Branch-Prediction said:
To predict and accelerate branches, AMD Family 15h processors employ a combination of nextaddress
logic, a 2-level branch target buffer (BTB) for branch identification and direct target
prediction, a return address stack used for predicting return addresses, an indirect target predictor for
predicting indirect jump and call addresses, a hybrid branch predictor for predicting conditional
branch directions, and a fetch window tracking structure (BSR). Predicted-taken branches incur a 1-
cycle bubble in the branch prediction pipeline when they are predicted by the L1 BTB, and a 4-cycle
bubble in the case where they are predicted by the L2 BTB. The minimum branch misprediction
penalty is 20 cycles in the case of conditional and indirect branches and 15 cycles for unconditional
direct branches and returns.
The BTB is a tagged two-level set associative structure accessed using the fetch address of the current
window. Each BTB entry includes information about a branch and its target. The L1 BTB contains
128 sets of 4 ways for a total of 512 entries, while the L2 BTB has 1024 sets of 5 ways for a total of
5120 entries.
The hybrid branch predictor is used for predicting conditional branches. It consists of a global
predictor, a local predictor and a selector that tracks whether each branch is correlating better with the
global or local predictor. The selector and local predictor are indexed with a linear address hash. The
global predictor is accessed via a 2-bit address hash and a 12-bit global history.
AMD Family 15h processors implement a separate 512- entry indirect target array used to predict
indirect branches with multiple dynamic targets.
In addition, the processors implement a 24-entry return address stack to predict return addresses from
a near or far call. Most of the time, as calls are fetched, the next return address is pushed onto the
return stack and subsequent returns pop a predicted return address off the top of the stack. However,
mispredictions sometimes arise during speculative execution. Mechanisms exist to restore the stack to
a consistent state after these mispredictions.

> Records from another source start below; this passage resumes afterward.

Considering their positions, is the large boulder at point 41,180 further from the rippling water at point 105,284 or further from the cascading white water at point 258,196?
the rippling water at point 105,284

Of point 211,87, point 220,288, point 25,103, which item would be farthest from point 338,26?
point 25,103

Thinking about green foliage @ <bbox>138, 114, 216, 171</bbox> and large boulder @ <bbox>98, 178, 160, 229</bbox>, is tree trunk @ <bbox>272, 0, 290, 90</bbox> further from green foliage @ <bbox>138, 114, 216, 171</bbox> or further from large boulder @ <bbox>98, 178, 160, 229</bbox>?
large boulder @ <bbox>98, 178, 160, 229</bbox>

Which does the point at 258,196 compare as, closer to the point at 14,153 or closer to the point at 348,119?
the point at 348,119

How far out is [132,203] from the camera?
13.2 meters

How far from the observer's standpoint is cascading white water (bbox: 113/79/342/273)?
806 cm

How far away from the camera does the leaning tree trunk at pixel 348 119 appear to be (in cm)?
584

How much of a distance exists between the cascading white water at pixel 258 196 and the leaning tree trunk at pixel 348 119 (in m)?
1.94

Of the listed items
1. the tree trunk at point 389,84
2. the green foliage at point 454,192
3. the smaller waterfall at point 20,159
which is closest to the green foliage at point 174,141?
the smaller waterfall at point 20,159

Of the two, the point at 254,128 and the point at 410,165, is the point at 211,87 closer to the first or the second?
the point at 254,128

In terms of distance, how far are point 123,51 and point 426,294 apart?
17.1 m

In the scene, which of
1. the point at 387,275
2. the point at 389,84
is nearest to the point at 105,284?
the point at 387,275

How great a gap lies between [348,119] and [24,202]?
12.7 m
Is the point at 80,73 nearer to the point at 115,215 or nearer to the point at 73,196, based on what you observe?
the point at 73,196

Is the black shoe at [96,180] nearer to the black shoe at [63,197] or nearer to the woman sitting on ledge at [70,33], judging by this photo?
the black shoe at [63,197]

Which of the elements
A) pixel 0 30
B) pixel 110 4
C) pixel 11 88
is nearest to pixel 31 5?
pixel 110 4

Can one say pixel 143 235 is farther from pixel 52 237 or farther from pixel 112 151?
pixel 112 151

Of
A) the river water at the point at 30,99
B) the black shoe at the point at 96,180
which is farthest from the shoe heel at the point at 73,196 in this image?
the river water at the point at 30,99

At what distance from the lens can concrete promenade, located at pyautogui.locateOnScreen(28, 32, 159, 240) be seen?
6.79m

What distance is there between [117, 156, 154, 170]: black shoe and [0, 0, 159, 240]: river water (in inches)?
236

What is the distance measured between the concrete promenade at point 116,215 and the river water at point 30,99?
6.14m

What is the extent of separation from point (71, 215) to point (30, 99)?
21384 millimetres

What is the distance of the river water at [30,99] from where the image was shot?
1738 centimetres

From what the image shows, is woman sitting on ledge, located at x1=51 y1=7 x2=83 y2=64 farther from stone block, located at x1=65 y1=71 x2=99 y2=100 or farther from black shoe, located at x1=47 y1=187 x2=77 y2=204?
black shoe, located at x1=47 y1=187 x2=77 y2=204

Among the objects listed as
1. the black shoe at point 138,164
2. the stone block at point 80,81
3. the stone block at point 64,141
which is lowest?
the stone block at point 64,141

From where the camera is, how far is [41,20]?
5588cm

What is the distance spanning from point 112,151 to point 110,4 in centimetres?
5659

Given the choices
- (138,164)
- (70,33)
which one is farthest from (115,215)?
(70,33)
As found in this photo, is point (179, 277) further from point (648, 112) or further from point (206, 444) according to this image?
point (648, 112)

Instruction Fetch and Decode said:
AMD Family 15h processors can theoretically fetch 32B of instructions per cycle and send these
instructions to the Decode Unit (DE) in 16B windows through the 16-entry (per-thread) Instruction
Byte Buffer (IBB). The Decode Unit can only scan two of these 16B windows in a given cycle for up
to four instructions. If four instructions partially or wholly exist in more than two of these windows,
only those instructions within the first and second windows will be decoded. Aligning to 16B
boundaries is important to achieve full decode performance.

Integer Execution said:
The integer execution unit for the AMD Family 15h processor consists of two components:
• the integer datapath
• the instruction scheduler and retirement control
These two components are responsible for all integer execution (including address generation) as well
as coordination of all instruction retirement and exception handling. The instruction scheduler and
retirement control tracks instruction progress from dispatch, issue, execution and eventual retirement.
The scheduling for integer operations is fully data-dependency driven; proceeding out-of-order based
on the validity of source operands and the availability of execution resources.
Since the Bulldozer core implements a floating point co-processor model of operation, most
scheduling and execution decisions of floating-point operations are handled by the floating point unit.
However, the scheduler does track the completion status of all outstanding operations and is the final
arbiter for exception processing and recovery.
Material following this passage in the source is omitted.